The exhibits, “Black Mountain College” and “Relational Forms,” will be available for public view until Feb. 28. The exhibits were put together by the museum’s director, Katie Lee Koven, and two interns: Nick Danielson, museum intern and masters of fine art ceramics student, and Windgate Museum intern Adriane Dalton.
The goal of this exhibit, according to Koven, is “to bring more understanding and more recognition about Black Mountain College, about its influence in American History and its influence on craft design in the United States, even into the American West.”
Each artist with work on display in these exhibits was a part of, or had some affiliation with, Black Mountain College.
Black Mountain College was an experimental liberal arts college open from 1933-1957. The artists associated with the college have been influential in many art disciplines; including poetry, weaving, ceramics, painting, architecture, and others. The exhibit includes the art of figures such as Josef Albers, Ruth Asawa, and R. Buckminster Fuller.

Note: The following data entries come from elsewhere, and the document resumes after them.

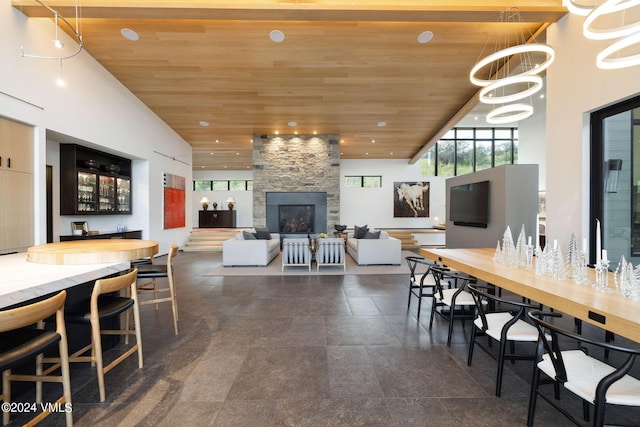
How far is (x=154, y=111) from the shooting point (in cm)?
773

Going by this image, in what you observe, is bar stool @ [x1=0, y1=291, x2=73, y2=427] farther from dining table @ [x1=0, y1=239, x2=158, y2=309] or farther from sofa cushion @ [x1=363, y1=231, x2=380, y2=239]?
sofa cushion @ [x1=363, y1=231, x2=380, y2=239]

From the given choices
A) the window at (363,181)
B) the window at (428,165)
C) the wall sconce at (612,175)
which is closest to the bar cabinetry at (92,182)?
the window at (363,181)

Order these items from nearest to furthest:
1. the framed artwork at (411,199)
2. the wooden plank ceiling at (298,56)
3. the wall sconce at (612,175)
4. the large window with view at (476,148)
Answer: the wall sconce at (612,175), the wooden plank ceiling at (298,56), the large window with view at (476,148), the framed artwork at (411,199)

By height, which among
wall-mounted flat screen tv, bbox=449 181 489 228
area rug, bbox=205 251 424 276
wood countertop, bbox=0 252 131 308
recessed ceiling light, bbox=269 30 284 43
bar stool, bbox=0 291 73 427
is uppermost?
recessed ceiling light, bbox=269 30 284 43

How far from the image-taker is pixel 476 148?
11938 millimetres

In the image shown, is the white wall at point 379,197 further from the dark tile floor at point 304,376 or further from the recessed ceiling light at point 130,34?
the dark tile floor at point 304,376

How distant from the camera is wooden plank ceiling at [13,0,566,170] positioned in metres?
4.11

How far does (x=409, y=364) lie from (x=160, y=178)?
8247 millimetres

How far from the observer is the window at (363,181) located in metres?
12.4

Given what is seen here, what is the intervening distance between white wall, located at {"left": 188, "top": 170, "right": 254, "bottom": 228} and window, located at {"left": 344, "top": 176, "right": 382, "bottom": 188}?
509 centimetres

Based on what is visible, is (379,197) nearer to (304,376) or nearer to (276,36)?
(276,36)

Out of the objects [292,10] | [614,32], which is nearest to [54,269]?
[292,10]

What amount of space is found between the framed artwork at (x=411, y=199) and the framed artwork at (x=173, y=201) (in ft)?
27.7

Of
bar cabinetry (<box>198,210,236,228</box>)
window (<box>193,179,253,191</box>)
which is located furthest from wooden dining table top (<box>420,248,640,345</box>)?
window (<box>193,179,253,191</box>)
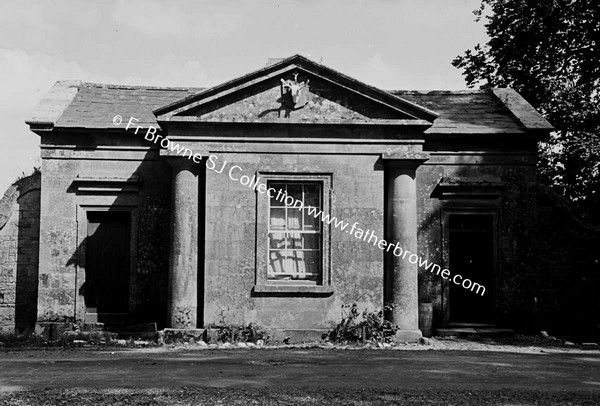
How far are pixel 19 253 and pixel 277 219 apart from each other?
6464 mm

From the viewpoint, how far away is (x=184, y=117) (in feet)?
49.1

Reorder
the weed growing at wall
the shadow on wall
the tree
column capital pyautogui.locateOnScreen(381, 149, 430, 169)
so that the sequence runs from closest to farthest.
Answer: the weed growing at wall → column capital pyautogui.locateOnScreen(381, 149, 430, 169) → the shadow on wall → the tree

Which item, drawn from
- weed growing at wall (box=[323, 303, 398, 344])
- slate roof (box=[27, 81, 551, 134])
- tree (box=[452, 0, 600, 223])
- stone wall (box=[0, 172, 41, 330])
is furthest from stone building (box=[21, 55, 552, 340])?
tree (box=[452, 0, 600, 223])

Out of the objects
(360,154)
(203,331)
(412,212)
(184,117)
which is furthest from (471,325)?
(184,117)

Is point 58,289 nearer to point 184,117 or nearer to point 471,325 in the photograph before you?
point 184,117

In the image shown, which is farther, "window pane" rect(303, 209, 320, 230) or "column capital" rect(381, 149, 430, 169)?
"window pane" rect(303, 209, 320, 230)

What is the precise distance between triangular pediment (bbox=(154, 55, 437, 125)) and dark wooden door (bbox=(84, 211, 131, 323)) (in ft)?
11.3

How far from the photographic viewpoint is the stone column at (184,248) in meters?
14.7

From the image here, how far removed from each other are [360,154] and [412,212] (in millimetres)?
1620

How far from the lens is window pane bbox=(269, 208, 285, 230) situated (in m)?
15.2

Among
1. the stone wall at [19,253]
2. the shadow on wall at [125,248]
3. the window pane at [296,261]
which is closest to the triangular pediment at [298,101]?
the shadow on wall at [125,248]

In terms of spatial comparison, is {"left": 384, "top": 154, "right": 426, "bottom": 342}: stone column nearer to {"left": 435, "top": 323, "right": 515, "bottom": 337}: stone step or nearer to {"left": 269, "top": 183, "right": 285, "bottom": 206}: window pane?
{"left": 435, "top": 323, "right": 515, "bottom": 337}: stone step

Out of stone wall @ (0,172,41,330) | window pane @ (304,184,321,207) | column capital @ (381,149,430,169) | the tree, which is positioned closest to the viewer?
column capital @ (381,149,430,169)

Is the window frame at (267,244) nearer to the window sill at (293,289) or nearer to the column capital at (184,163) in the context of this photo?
the window sill at (293,289)
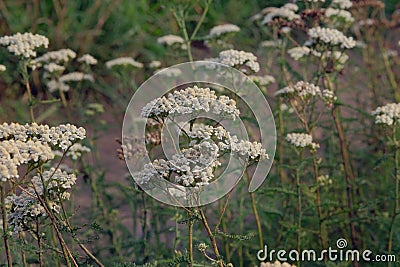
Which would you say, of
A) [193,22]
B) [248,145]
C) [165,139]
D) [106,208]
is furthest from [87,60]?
[193,22]

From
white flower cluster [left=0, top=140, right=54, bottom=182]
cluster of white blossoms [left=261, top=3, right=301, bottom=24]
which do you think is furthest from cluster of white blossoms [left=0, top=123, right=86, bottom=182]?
cluster of white blossoms [left=261, top=3, right=301, bottom=24]

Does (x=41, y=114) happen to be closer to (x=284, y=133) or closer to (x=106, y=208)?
(x=106, y=208)

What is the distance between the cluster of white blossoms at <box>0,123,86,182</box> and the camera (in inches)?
51.7

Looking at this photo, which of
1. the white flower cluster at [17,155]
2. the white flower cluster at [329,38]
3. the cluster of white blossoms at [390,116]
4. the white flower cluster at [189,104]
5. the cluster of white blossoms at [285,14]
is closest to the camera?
the white flower cluster at [17,155]

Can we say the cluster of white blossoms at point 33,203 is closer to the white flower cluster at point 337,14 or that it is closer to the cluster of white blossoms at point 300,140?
the cluster of white blossoms at point 300,140

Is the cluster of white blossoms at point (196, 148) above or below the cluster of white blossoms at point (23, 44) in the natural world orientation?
below

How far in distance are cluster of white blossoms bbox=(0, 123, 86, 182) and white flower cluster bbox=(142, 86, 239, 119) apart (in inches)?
7.6

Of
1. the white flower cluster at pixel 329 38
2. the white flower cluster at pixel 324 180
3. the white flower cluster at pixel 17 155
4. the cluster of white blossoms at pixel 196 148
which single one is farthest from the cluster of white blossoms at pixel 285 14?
the white flower cluster at pixel 17 155

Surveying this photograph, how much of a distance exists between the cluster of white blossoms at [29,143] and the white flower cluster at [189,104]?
19 centimetres

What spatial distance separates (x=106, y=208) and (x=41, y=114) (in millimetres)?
1888

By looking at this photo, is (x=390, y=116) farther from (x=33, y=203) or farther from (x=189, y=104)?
(x=33, y=203)

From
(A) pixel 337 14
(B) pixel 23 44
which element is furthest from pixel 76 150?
(A) pixel 337 14

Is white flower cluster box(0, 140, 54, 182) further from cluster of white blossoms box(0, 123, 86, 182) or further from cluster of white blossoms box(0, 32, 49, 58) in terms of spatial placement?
cluster of white blossoms box(0, 32, 49, 58)

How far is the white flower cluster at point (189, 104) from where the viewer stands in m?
1.53
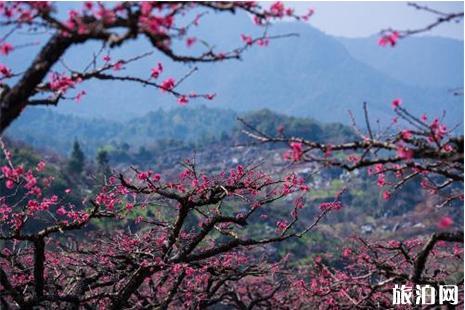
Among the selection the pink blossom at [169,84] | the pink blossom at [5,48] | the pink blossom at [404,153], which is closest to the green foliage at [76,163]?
the pink blossom at [169,84]

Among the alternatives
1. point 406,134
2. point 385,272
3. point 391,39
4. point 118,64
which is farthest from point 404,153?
point 118,64

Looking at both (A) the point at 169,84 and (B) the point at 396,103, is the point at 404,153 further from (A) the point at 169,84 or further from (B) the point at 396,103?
(A) the point at 169,84

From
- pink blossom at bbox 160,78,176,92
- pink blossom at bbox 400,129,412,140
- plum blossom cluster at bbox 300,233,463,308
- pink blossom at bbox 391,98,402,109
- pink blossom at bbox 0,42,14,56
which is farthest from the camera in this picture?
plum blossom cluster at bbox 300,233,463,308

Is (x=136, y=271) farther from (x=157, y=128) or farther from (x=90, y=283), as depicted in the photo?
(x=157, y=128)

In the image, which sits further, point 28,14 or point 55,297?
point 55,297

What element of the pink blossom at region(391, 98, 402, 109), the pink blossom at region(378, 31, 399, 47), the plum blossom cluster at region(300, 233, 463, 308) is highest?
the pink blossom at region(378, 31, 399, 47)

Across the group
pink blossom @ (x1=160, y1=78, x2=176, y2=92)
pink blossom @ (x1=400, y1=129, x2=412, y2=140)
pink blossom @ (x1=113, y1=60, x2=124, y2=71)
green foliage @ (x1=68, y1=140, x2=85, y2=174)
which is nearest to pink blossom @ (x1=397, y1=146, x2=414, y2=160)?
pink blossom @ (x1=400, y1=129, x2=412, y2=140)

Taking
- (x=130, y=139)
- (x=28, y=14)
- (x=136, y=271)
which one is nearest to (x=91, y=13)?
(x=28, y=14)

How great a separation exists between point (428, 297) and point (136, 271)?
12.8 ft

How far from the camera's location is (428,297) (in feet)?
21.1

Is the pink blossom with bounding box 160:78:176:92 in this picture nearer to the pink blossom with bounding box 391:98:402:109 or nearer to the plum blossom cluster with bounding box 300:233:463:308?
the pink blossom with bounding box 391:98:402:109

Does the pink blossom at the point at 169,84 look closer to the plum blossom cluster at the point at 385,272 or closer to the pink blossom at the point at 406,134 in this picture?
the pink blossom at the point at 406,134

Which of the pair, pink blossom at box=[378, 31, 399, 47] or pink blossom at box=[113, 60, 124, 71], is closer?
pink blossom at box=[378, 31, 399, 47]

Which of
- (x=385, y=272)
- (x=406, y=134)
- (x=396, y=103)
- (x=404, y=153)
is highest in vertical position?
(x=396, y=103)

The second exhibit, “Relational Forms,” displays the work of Anna Campbell Bliss and her husband, Robert Bliss. Anna Campbell Bliss used elements from math, exploration of color and form, and other processes to create her art. Some of her works are computer-generated.
Koven said Anna Campbell Bliss’ use of “traditional and nontraditional” processes of making art connects well with the Black Mountain College exhibit.
There is one other exhibit on display in NEHMA, titled “Enchanted Modernities: Mysticism, Landscape, and the American West.” This features artists who portrayed the American West landscape with inspiration from theosophical ideas. This exhibit will be on display until Dec. 10.
NEHMA is open Tuesday-Saturday from 10 a.m. to 5 p.m., one more day per week than last year.